You can download the full program (with a much scaled-back package of amps and effects) for free to try it out, and then pay for effects a la carte, through their custom shop deal. I think anyone with a computer ought to at least install the free version of Amplitube 3 and if you're on Windows 7, the ASIO4ALL driver, and just give it a shot...it's impressive technology and a lot of fun. I really like the Speed Trainer aspect, too. I think it's the perfect "next step" when you want to start branching out from Rocksmith. I also plan to give Rock Prodigy a try on my iPad, gonna see if I can get the Rocksmith cable to work on that.

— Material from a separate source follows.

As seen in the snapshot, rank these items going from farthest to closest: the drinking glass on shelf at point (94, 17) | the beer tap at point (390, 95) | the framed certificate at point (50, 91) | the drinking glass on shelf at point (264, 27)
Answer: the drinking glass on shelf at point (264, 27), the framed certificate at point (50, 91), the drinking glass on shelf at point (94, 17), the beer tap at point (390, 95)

Last edited by FreeJack2k2; 01-18-2012 at 11:51 PM.
I think the Rocksmith cable is awesome. It looks like it will work with basically all music studio software. It is a pain in the neck to get it set up the first time, but after that it works like a dream! It has great sound quality. The cable is only like $30. Audacity is free so it might be a good software to start with. But I’m sure it will work with pretty much any software. It works great with Audacity and Sony acid music studio, and I have seen guys on the internet say that it works with both Amplitube and Guitar Rig 5 as well as with guitar Rig 4 and a bunch of other programs.
I am a complete beginner. I don’t know how to play the guitar yet and I don’t even really know how to use the software but I am having a blast recording myself playing guitar! Give it a try cause I bet you will like it.
You need to install the latest ASIO4ALL software (I am using v2.11 Beta 1) and when you load Cubase you need to watch for the green icon with an arrow pointing to the right to appear on the task bar. Don't click anything else in Cubase, and right click the green icon and you will get a popup window. This will take you to the ASIO4ALL setup window. Under the WDM device list, make sure you turn on the Rocksmith USB Guitar Adapter, and also any output device you may be using, within he ASIO4ALL popup window. After you do this go back to the Cubase window and start a new project. Hit F4 to bring up the VST Connections, and then make sure your stereo input device port says USB Guitar Adapter. Don't forget to set your output device port to an appropriate device so you can hear it. Click on Project at the top menu bar and then click Add Track... [Audio]. In the new track window set the input routing to Stereo In and the output to whatever you are using to listen to the sound. Then click the small speaker icon that turns orange in the track window to monitor the sound, and strum your guitar. You should hear it.
Last edited by arcanemundi; 02-17-2014 at 09:36 AM.
As for the OP, I have used the real tone cable successfully on PC with Amplitube, Guitar Rig, TH2, Pod Farm, Cakewalk Music Creator, Sonar, a some other less known DAWs.
Last edited by mbarsott; 02-18-2014 at 09:37 PM.